Page excerpt –
For these purposes, the term "subscriptions" shall mean the sum total of the price of a subscription taking any discounts into effect or any uncollectible revenue attributable to a subscriber. Commissions shall be paid to you on a quarterly basis, unless otherwise agreed in writing. Affiliates may request payment via check or PayPal for amounts totaling in excess of $25. WebWhile reserves the right to pay affiliates through PayPal. In the event that the commission to be paid to you in any quarter is less than $25 (the "Minimum Amount"), WebWhile shall not be obligated to make the payment until such time as the commission is equal to or greater than $25. Affiliates may request an exception in writing. It is solely at WebWhile’s discretion to accept such requests. WebWhile grants to you a non-exclusive, non-transferable, revocable right (I) to access our sites through the Links solely in accordance with the terms of this agreement and (ii) solely in connection with such Links, to use our logos, trade names, trademarks and similar identifying material relating to us (collectively, the "Licensed Materials"), for the sole purpose of establishing a Link to our sites so users of Your site can subscribe to WebWhile or any of the entities operated by WebWhile. You may not alter, modify or change the Licensed Materials in any way. Other than establishing a Link from Your site to our sites, you shall not make any use of any Licensed Materials without first obtaining our prior written consent. You shall not use the Licensed Materials in any manner that is disparaging or that otherwise portrays us in a negative light. WebWhile reserves all of its rights in the Licensed Materials and of our other proprietary rights. WebWhile, in its sole discretion, may revoke your license at any time, by giving you either written or electronic notice.

4. Affiliate Obligations to WebWhile.

(a) Accurate, Up-to-Date Information. You agree to provide WebWhile with accurate information about You and Your promotional methods, and to maintain up-to-date “Account” information (such as contact information, Web sites used, etc.). In Your Account, You must accurately, clearly and completely describe all promotional methods by selecting the appropriate descriptions and providing additional information when necessary. WebWhile reserves the right to define any program as unacceptable.

Supplied information –
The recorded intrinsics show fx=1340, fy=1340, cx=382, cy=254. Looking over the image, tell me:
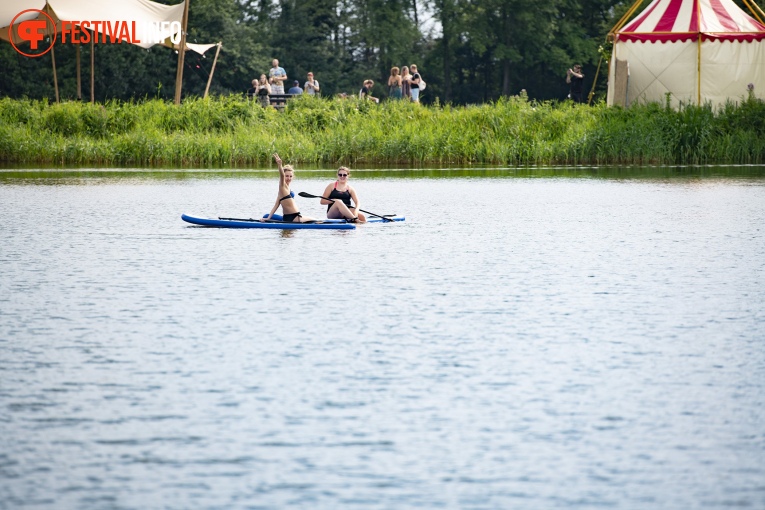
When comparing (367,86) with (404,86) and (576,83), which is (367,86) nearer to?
(404,86)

Written problem –
Carry the WebWhile affiliate agreement forward, starting right after its final sentence.

Answer –
(b) Use of Links. You represent and warrant that all promotional means used by You will not contain objectionable content (including but not limited to content that is misleading, libelous, defamatory, obscene, violent, bigoted, hate-oriented, illegal, and/or promoting illegal goods, services or activities), and that You will not mislead others. You agree to: (i) use ethical and legal business practices, (ii) comply with the Advertisers' Program terms and this Agreement, (iii) maintain a privacy policy on Your Web site and for any non-Web site based promotional method made available to Visitors. WebWhile must approve all of Your promotional activities and may deem Your promotional activities inappropriate and a material breach of this Agreement in WebWhile’s sole discretion.
(c) Prohibited Uses of Links.
(i) Locations. You may not place Links in third party newsgroups, message boards, blogs, unsolicited email and other types of spam, link farms, counters, chatrooms, or guestbooks. Affiliates using IRC channels, instant messages or similar Internet resources must designate their program as special requiring manual review and acceptance by the Advertiser.
(ii) Non-Bona Fide Transactions. You must promote Optenet PC such that You do not mislead the Visitor, and such that the Links deliver bona fide Transactions by the Visitor. You shall not cause any Transactions to be made that are not in good faith, including, but not limited to, using any device, program, robot, Iframes, or hidden frames. You may or may not be compensated for Transactions where You or Your agent are the Visitor. Multiple Leads from the same individual, entity or IP address may be considered non-bona fide Transactions. You shall not earn Payouts for non-bona fide Transactions.
(iii) Infringement. None of Your promotional activities may infringe an WebWhile’s proprietary rights (including but not limited to trademark rights) or a third party's proprietary rights.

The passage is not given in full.